The cataclysm took place in a series of blasts during late August of 1883, throwing six cubic miles of igneous rubble into the sky above the Malay Archipelago. The crescendo came in a single stupendous explosion on the morning of August 27. They heard that one in Perth. The sky went dark, every barograph in the world winced, the sun appeared eerily filtered--looking green, then later blue--and thirty-six thousand people were killed, mainly by tidal waves hitting the coasts of Sumatra and Java. One wave was a hundred feet high, moving as fast as a train. Ships were pushed onto beaches in Ceylon, and a change in sea level reached Alaska. Fire engines were called out on false alarms as far away as New Haven and Poughkeepsie, and peculiar sunsets and other atmospheric effects went on for months afterward. the dust veil in the atmosphere cooled the planet, which didn't warm back to normal for five years.
When the smoke and the terror finally cleared at the site of Krakatau itself, thirty miles off the west coast of Java, a small crescent of cauterized rock remained where the island had been. That cauterized remnant was called Rakata. It was a truncation of the original name, K-rakata-u, a gentle etymological reminder of the ungentle geological truncation. Two other small islets, which stood nearby but hadn't been part of Krakatau itself, were also scorched. Although nobody can be certain, scientific opinion holds that not a single living thing on either Rakata or the other islets had survived the eruption--no plant, no animal, no egg, no seed, no spore. Nine months afterward, a French expedition to Rakata found nothing alive there except a single spider.
The spider of Rakata is emblematic of the fact that spiders in general are good dispersers. Devious beasts, they are wingless but still manage to fly. A thread of silk is paid out from the silk glands, it billows, it rises, it somehow attains purchase on an ascending column of air, and like a hang glider on a windy ridge, it lifts the spider away. This trick is dependent on forces that act at small scale. It wouldn't enable a full-grown tarantula to float through the skies of Arizona, thank God, but it does allow daintier spiders to go ballooning from one place to another. I've seen baby black widows, no bigger than poppy seeds, waft away on the thermals from a tensor lamp. The Rakata spider must have ridden a breeze out from Java.
The first botanical expedition, led by a Professor Treub, reached Rakata in 1886. Treub's team found mosses, blue-green algae, flowering plants, and eleven species of fern. The algae, consisting of slimy dark smears that coated the ground with a gelatinous matrix not unlike agar, had probably served as a welcoming mat for the spores of the ferns and the seeds of the flowering plants. The ferns were especially hearty and diverse. Among the flowering plants, four species belonged to the Compositae family (a group that includes dandelions, among other aggressive airborne dispersers) and two species were grasses. It's likely that the Compositae and the ferns had been delivered to Rakata by wind. There were also some species whose seeds would have washed in on the surf.

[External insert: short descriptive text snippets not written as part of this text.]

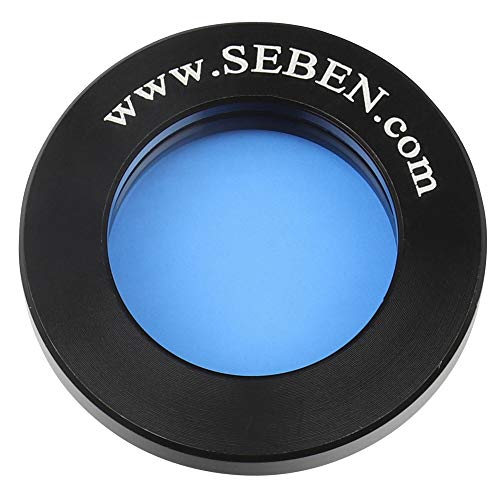 Seben filtro lunar MF1 telescopios vidrio puro 31,7
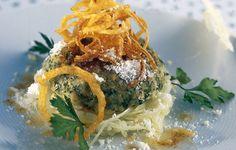 Come preparare i #canederli del trenitno - #ricetta http://www.lorointavola.it/come-preparare-canederli-del-trenitno-ricetta/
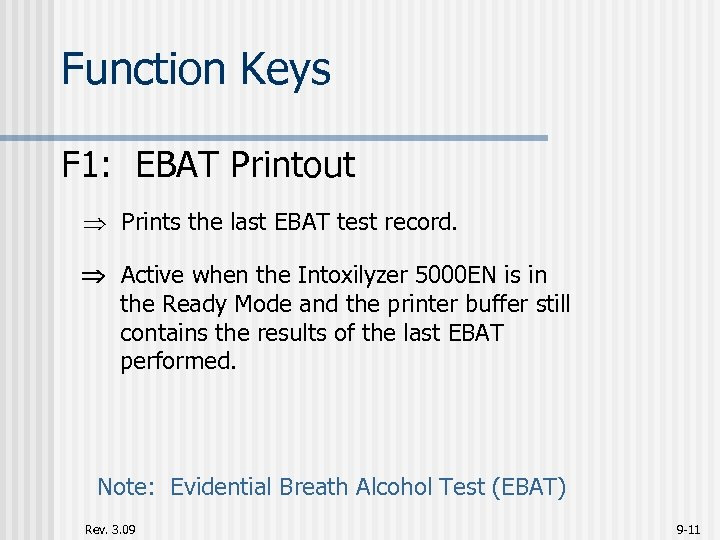 Function Keys F 1: EBAT Printout Prints the last EBAT test record. Active when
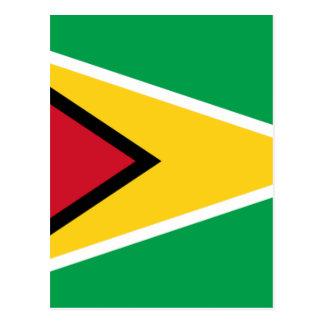 Carte Postale Coût bas ! Drapeau de la Guyane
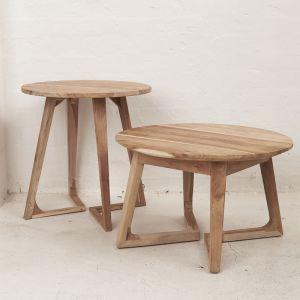 *Arlin Round Coffee Table 54cm - delivery Oct/Nov 2019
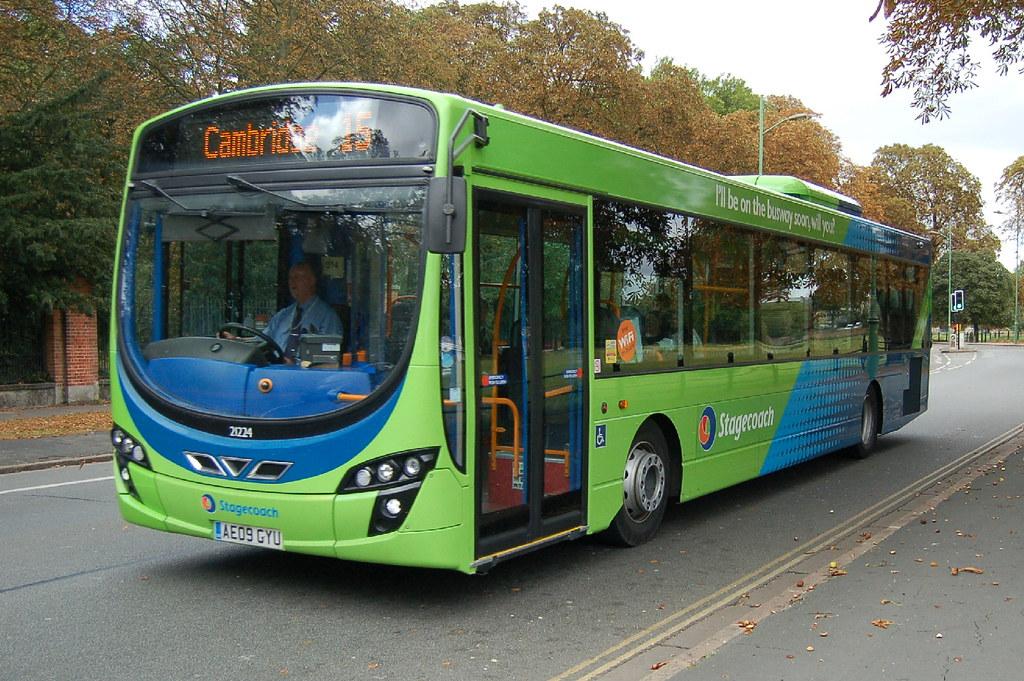 Stagecoach Volvo B7rle 21224 Ae09gyu Cambridge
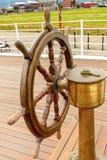 Nomadisch (1911), een stoomschip van de Witte Sterlijn Stock Foto's
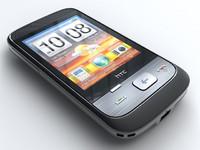 htc smart 3d max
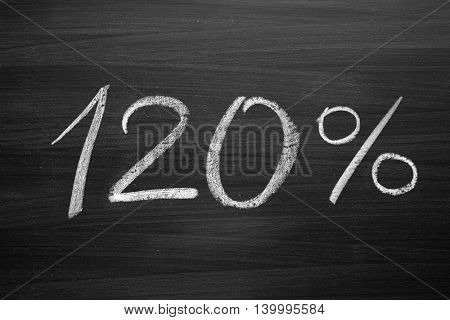 120 percent header written with a chalk on the blackboard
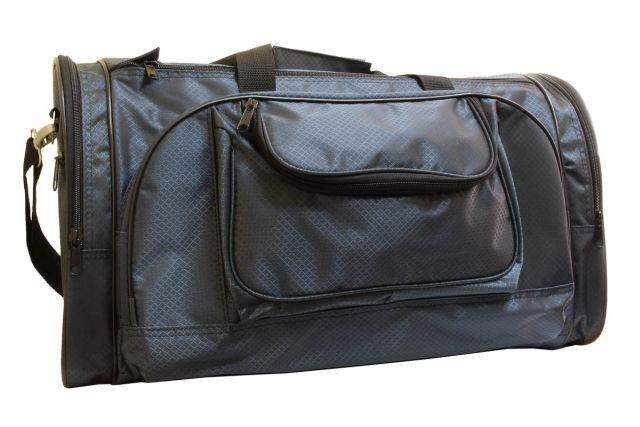 1501к сумка дорожная серая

The arrival of other life forms was quick. By 1887 Rakata supported young trees as well as dense stands of grasses and an abundance of ferns. By 1889 it harbored not just spiders but butterflies, beetles, flies, and at least a single large monitor lizard of the speciesVaranus salvator, closely related to the Komodo dragon.
Varanus salvator, like the ferns and the Compositae, is notable for its ability to travel widely and colonize new habitat. It swims well, and on land it's a versatile opportunist, quick afoot, stealthy when it needs to be, capable of climbing and burrowing. Carnivorous but not fussy, it eats crabs, frogs, fish, rats, rotting meat, eggs, wild birds, and the occasional chicken from an unguarded coop. Flesh-eating animals tend to fare poorly on small islands and on new islands, where the pickings are slim, but V. salvator on Rakata enjoyed two advantages: It was a generalist, and it was a reptile. A generalist can eat less selectively, and a reptile can eat less often.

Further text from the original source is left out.